Bettini, dopo avere teorizzato ed esaltato l’alleanza con Conte e i 5S, ora è abbagliato dalla prospettiva di una terza gamba – il Grande centro (Forza Italia, Italia viva, Coraggio Italia e anche l’area politica che fa capo a Luigi Di Maio) – che, a suo avviso, potrebbe raggiungere il 10% e che potrebbe puntare al governo del Paese insieme al Pd: «Occorre il proporzionale, con sbarramento al 5% – spiega Bettini– per consentire ai partiti di definirsi meglio e radicarsi. I governi vanno formati sulla base di programmi alla “tedesca”, precisi e realisti. Compromessi alti per il bene della Nazione».
La strategia è chiara: eliminare ogni convenienza alla formazione di coalizioni con ‘vocazione maggioritaria’. Vedremo, appunto come si comporterà l’a.d. di Forza Italia sulla legge elettorale: perché se sarà ‘proporzionale’, farà un marameo a leghisti e fratelli italiani! Non sarà il fantapolitico partito repubblicano di Salvini a fermare la frana del centro-destra.
Sebbene i miei auspici vadano puntualmente a vuoto, pure ne voglio formulare ancora uno, cioè che l’attuale legge elettorale – della quale pure riconosco tutti i difetti – non venga cambiata a meno di un anno dalle prossime elezioni politiche; cambiarla ora significherebbe piegarla agl’interessi di parte, un vulnus troppo grave allo svolgimento di una corretta vita democratica; se proprio vogliono cambiarla, si torni almeno al celebre mattarellum anche in omaggio al suo autore: per quanto sia stato un ‘pasticcio all’italiana’, è stato però il contributo politico di Mattarella che si ricorda.

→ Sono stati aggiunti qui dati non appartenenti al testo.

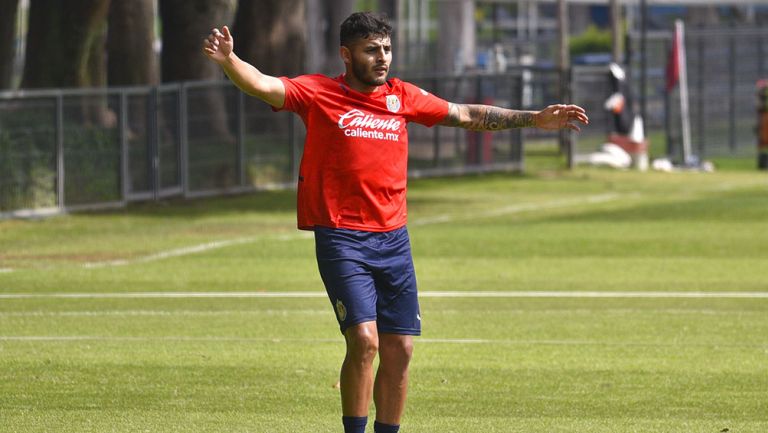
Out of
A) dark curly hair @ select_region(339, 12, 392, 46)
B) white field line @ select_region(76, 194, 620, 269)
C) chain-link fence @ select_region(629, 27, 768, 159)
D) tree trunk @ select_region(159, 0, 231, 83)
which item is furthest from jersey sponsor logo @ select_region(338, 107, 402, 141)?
chain-link fence @ select_region(629, 27, 768, 159)

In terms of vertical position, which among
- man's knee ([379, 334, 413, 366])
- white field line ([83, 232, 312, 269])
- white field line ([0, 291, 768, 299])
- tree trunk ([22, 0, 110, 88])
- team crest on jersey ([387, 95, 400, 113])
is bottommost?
white field line ([0, 291, 768, 299])

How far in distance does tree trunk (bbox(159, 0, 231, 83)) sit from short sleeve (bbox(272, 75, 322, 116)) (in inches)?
868

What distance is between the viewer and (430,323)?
13531mm

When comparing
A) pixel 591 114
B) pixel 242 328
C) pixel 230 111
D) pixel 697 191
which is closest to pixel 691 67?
pixel 591 114

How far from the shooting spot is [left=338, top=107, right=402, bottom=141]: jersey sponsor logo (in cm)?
806

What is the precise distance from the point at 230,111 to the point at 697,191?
7.74 meters

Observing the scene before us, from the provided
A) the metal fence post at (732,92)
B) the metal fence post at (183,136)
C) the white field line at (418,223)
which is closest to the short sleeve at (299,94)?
the white field line at (418,223)

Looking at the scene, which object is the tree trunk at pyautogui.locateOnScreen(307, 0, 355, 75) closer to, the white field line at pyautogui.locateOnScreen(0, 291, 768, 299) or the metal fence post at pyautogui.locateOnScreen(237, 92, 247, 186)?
the metal fence post at pyautogui.locateOnScreen(237, 92, 247, 186)

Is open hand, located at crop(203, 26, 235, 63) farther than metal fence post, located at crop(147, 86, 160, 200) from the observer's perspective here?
No

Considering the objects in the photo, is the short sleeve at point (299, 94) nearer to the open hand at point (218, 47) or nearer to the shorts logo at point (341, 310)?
the open hand at point (218, 47)

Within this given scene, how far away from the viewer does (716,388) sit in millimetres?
10391

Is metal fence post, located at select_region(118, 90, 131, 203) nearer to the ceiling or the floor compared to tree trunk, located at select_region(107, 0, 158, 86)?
nearer to the floor

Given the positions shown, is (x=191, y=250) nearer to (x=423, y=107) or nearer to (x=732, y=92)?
(x=423, y=107)

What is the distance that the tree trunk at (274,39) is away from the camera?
33062 mm
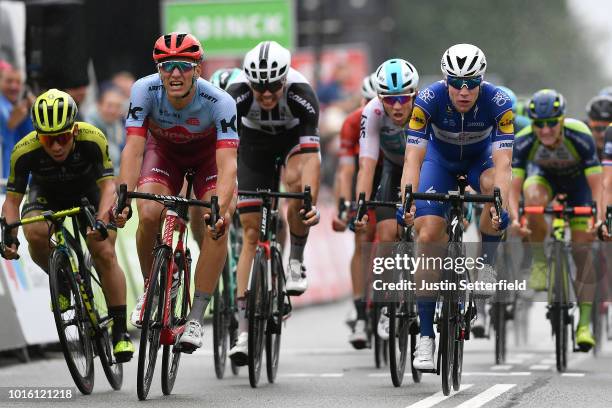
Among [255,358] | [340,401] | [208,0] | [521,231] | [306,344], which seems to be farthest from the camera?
[208,0]

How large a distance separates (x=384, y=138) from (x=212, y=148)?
261cm

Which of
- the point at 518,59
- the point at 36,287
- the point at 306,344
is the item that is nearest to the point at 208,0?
the point at 306,344

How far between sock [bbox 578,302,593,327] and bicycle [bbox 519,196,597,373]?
0.18 meters

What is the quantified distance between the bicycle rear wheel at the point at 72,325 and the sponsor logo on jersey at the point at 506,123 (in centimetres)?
313

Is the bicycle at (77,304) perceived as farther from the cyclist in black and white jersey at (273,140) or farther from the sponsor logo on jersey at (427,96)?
the sponsor logo on jersey at (427,96)

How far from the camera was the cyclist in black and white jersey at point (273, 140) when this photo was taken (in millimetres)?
12422

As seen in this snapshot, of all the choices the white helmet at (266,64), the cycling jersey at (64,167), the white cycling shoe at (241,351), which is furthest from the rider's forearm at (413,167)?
the cycling jersey at (64,167)

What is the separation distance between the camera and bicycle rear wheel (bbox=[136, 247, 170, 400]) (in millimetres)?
10453

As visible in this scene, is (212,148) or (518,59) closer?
(212,148)

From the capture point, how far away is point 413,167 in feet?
37.8

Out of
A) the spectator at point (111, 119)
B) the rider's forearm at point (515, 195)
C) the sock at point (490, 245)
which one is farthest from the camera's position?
the spectator at point (111, 119)

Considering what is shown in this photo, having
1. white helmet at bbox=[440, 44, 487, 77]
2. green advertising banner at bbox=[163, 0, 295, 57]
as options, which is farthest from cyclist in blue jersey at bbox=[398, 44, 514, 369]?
green advertising banner at bbox=[163, 0, 295, 57]

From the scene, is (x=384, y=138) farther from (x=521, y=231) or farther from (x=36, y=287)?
(x=36, y=287)

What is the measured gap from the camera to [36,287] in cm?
1461
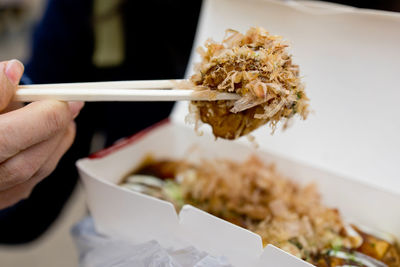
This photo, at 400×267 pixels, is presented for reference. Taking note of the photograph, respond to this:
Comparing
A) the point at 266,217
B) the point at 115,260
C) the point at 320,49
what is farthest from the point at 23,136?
the point at 320,49

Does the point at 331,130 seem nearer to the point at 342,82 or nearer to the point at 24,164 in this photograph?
the point at 342,82

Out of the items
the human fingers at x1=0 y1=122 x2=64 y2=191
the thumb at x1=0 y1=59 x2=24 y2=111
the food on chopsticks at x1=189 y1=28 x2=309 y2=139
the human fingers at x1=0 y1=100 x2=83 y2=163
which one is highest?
the food on chopsticks at x1=189 y1=28 x2=309 y2=139

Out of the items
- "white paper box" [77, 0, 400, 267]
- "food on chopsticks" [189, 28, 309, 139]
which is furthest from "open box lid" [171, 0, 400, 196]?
"food on chopsticks" [189, 28, 309, 139]

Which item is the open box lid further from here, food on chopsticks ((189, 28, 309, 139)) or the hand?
the hand

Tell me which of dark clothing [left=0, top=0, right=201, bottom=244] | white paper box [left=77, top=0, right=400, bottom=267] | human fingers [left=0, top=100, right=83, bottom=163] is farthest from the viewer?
dark clothing [left=0, top=0, right=201, bottom=244]

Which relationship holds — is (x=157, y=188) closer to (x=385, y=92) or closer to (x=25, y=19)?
(x=385, y=92)

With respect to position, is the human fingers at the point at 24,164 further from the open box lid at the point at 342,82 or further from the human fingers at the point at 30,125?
the open box lid at the point at 342,82

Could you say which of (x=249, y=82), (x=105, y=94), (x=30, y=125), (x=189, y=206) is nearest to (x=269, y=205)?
(x=189, y=206)
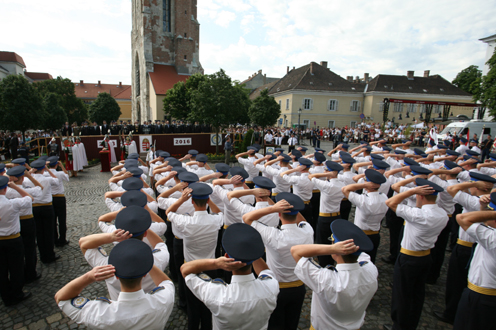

Non pochi, nel centro-destra, ora si rodono le mani: nello stesso giorno della resurrezione di Mattarella – che l’anno scorso di questi tempi, in nome della sua sempre proclamata fedeltà alla Costituzione, ci impartì la lezione di saggezza e di alta concezione dell’interesse nazionale che spiegava come e qualmente fosse impossibile andare al voto stante la pandemia e il ‘PNRR’ – nello stesso giorno, con la variante omicron galoppante, in Portogallo si sono svolte elezioni anticipate: così come si sono svolte in questi stessi anni pandemici, e a raffica, elezioni in Spagna, in Grecia, in Danimarca, in Israele, Germania, Stati Uniti, Gran Bretagna, Germania. Già, ma questi paesi non disponevano di un maestro che potesse istruirli sul loro vero interesse, impaurirli e, spalmandogli di miele le labbra, fargli ingoiare qualche amara medicina anziché dare voce alla democrazia. Anche in Italia abbiamo fatto elezioni – amministrative, regionali – ma elezioni politiche no. Perché?
Non si va lontani dal vero se si pensa che è stato questo mancato appello al popolo a minare la vita democratica e a sfasciare quel che restava dei partiti politici.